On Tue, Sep 15, 2020 at 8:52 PM Pascal Thubert (pthubert)
<pthubert@cisco.com> wrote:
> > Le 15 sept. 2020
> My birthday

Bon anniversaire!

> > 8.7. Making the Probing Logic on Hosts More Robust
> >
> > Theoretically the probing logic on hosts might be modified to deal
> > better with initial packet loss. For example, only one probe can be
> > sent or probes retransmit intervals can be reduced. However,
> >
> > - This approach does not fix the root cause but just provides a
> > work-around for one particular case of probing traffic. Packets are
> > still being lost.
>
> If no one knows your address but the guy who replies I’m not sure of this. Maybe this item could be merged with your last point?

Let's say the host does not do probing - it's not a phone, it's a
laptop or other system. It just starts sending traffic - multiple
flows.
Do you think we shouldn't  care about those packets being lost and
allow the transport layer to deal with it?

> > - It's rather unlikely that all affected systems could be updated in
> > any reasonable timeframe.
>
> Not sure if I get you there. Isn’t it the same for getting this spec implemented ? If so maybe we can omit this argument. Or did you mean something else?

The proposed changes are done on the router/host OSes. What you are
suggesting might require updating *applications* if they are doing
probing.

> > - It would not solve the problem if there are multiple applications on
> > the same host sending traffic and return packets arrive
> > simultaneously.
>
> True. It would have to be done in the OS when forming the address and before any application can open a socket.
> Note that some phones send a crafted packet to detect, e.g., a hotel portal. Is that really different ?

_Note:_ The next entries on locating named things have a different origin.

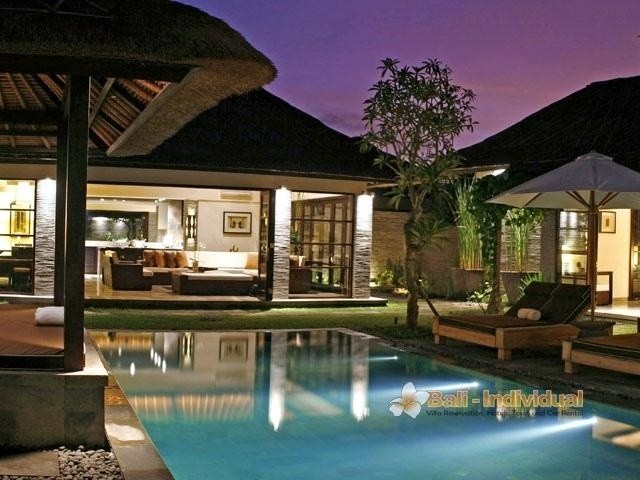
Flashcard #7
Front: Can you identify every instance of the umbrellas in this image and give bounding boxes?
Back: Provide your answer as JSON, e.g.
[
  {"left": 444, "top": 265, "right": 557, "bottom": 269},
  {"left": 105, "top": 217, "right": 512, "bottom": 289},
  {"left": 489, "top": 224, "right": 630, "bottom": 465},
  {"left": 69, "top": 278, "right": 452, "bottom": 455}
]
[{"left": 486, "top": 150, "right": 640, "bottom": 321}]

It's exactly when the problem manifests very clearly.

> > - Even if a host sends a single probe, the response might consist of
> > multiple packets and therefore might be still affected by the problem
> > described in this document.
>
> I guess it takes a special crafting to make sure we get only one packet in response, e.g. a TCP SYN. But then that locks ressources on the other end.
>
> A variation of a ping over udp looks more suited. Or forming a security association with the DNS server? Hard to live with no DNS anyway.

So what you are proposing is:
- to publish a BCP for 'how to do probing';
- change OSes so they all implement probing first and do not allow
applications to open a socket until the probing is completed?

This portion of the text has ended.